Almost immediately after the shooting at Marjory Stoneman Douglas High School, Melissa Kornhaus, a licensed mental health counselor with a specialty in trauma therapy, was looking for a way to help.
So Kornhaus, who’s based in Broward County, quickly organized Professionals United for Parkland—an all-volunteer group of more than 250 licensed mental health workers providing pro-bono therapy. Her group established a referral hotline, (443) 390-8343, for anyone in South Florida affected by the shooting.
“We’ve got resources from just general community support groups for people maybe in Miami or maybe in Palm Beach County who feel unsafe or their children have been affected by hearing what’s happened,” says Kornhaus. “This is also for people in Parkland. We’ve had people calling in whose students were in a classroom. We’ve had a number of teachers reach out.”
Professionals United for Parkland has also organized trauma training to make sure therapists are up to date on the best techniques to help people right now. And the network is also offering support groups for therapists themselves to help deal with the vicarious trauma of responding to the shooting.
Kornhaus spoke with Health News Florida’s Sammy Mack about the mental health needs she’s seeing in Parkland. You can hear an extended version of that conversation:
Signs that someone may need trauma therapy
“Some of the signs that you look for, for acute trauma symptoms, would be:
Ongoing major disruption in sleep patterns and eating patterns
Two, a loss and the ability to focus or attend to basic things—conversation, what's happening around them in the environment.
And another, [which] would be a really easy one to spot, is a significant startle response. So if you hear a loud noise, or something unexpected happens, you would see somebody become startled, become fearful. It's that activation rapidly of the fight or flight or freeze response.”
How trauma therapy works
"The first part is that you want to stabilize the person. You want to give them a resource or a skill that they can use to calm their nervous system—deep breathing, visualization of a calm space.
The second component is identifying the belief underneath what's being triggered. Whether it's: I'm unsafe, I'm going to die, I'm responsible--if you think about survivor's guilt. So you're activating the negative response of the brain and the nervous system there.
And then you want to activate the positive opposite response. You want to have people pull in memories and experiences of when they have felt safe and then you provide stimulation so that the body and brain can do what they do naturally when they're not under stress and trauma. They can integrate the two experiences and make sense of it in a way.
People have really measurable results, so they can feel that it's working and they don't have to revisit their trauma. They don't have to visualize all of it. They don't have to ever speak about what happened. A common misconception is that you want to have people tell their stories. It's not necessarily the case. That can be very re-traumatizing.”

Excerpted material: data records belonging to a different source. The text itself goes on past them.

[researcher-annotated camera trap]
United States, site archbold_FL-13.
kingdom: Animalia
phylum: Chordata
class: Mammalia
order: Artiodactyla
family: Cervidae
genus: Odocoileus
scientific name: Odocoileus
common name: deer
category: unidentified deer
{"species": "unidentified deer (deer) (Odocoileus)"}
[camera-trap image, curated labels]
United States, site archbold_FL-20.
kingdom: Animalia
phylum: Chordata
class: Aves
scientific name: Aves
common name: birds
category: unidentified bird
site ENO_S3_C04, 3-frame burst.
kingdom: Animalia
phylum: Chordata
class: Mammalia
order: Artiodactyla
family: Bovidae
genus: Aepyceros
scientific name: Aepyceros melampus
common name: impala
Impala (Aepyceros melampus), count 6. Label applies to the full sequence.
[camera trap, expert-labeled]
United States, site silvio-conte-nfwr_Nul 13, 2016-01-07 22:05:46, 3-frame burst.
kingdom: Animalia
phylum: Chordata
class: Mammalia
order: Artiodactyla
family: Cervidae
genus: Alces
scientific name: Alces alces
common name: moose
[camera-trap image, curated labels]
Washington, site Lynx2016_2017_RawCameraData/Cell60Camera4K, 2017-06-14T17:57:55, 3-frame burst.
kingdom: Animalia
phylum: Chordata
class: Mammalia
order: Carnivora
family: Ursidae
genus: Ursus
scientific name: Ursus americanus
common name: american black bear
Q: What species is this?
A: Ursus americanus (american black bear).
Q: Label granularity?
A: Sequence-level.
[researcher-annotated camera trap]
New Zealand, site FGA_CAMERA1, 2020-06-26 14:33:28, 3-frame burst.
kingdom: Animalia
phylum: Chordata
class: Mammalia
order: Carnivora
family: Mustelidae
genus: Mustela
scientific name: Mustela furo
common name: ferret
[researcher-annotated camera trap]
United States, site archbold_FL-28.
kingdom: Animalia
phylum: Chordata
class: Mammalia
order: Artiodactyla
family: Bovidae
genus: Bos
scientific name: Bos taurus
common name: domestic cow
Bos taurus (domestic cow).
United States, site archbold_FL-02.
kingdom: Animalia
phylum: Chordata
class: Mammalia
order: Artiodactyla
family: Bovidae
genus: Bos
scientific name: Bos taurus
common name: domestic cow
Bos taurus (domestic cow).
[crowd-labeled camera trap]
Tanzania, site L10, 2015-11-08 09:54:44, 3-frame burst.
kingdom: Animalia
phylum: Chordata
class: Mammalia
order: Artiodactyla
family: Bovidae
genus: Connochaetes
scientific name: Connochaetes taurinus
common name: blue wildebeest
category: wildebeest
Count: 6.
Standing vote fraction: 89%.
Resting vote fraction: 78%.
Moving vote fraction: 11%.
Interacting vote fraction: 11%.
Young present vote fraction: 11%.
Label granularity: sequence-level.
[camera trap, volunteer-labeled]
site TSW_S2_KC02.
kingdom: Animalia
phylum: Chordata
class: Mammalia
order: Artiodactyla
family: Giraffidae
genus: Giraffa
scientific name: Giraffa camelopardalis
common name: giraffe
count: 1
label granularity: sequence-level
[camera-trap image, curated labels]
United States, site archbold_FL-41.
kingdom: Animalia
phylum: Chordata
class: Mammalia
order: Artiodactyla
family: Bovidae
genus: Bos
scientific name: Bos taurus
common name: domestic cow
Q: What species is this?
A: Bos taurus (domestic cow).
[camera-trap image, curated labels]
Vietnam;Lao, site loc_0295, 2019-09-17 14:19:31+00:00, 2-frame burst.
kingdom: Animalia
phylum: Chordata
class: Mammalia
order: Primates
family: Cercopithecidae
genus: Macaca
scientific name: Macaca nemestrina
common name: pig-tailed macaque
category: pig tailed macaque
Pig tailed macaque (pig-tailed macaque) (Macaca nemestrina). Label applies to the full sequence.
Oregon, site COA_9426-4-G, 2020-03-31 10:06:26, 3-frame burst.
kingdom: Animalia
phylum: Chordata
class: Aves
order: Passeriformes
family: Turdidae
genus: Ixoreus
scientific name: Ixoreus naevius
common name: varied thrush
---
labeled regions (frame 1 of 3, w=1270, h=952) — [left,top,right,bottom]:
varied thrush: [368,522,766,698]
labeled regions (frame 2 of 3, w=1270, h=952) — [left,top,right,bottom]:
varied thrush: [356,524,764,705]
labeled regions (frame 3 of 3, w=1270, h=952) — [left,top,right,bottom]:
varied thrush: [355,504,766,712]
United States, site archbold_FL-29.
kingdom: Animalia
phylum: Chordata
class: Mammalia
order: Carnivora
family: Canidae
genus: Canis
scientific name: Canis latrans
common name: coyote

On the risks of vicarious trauma
"The therapists themselves are often going to be traumatized by the stories that they're hearing. They themselves can experience what's called “vicarious trauma.” They'll start exhibiting some of the same symptoms—the startle response, the change in sleep and eating patterns—that the actual trauma survivors are experiencing.
… This is another thing that we've heard a lot about [from] friends and family members of people who are in Parkland, who knew people who were in the shooting, who knew people who knew people who saw the shooting. These stories are being passed along.
In addition, videos of what had happened were, initially in the days after the shooting, being shared among students. So even if they didn't witness firsthand what happened, they're hearing stories and they're seeing images that can stick with them and become their own trauma."
What other communities of gun violence survivors can take from the Parkland response
"We need people on the ground talking to the people who have survived and experienced trauma, who can ask questions and find out what people are looking for. Do they want groups where they can come together and talk? Do they want individual trauma treatment? Do they want space? Do they want a platform to share their stories?
I think what this brings up for us in our experience as Professionals United for Parkland is that we need to take back our ability to serve our communities on the ground level, and that's where we can have some of the biggest impact.
There's this whole notion of when you see something say something. But in this case, a lot of people said something. They said something before the shooting, they said something after the shooting, they're still saying what they need. So from my perspective, it's see something do something. If you don't do it no one else will. There's a psychological phenomenon called the ‘diffusion of responsibility,’ which talks about when there's a group of people and something has happened and something needs to be done, everyone will assume that someone else will do it. But that leaves us with no one to take action.
So if you feel called to do something in your community, you identify a need, and you know you have either the skill or the connection to meet that? Make it happen."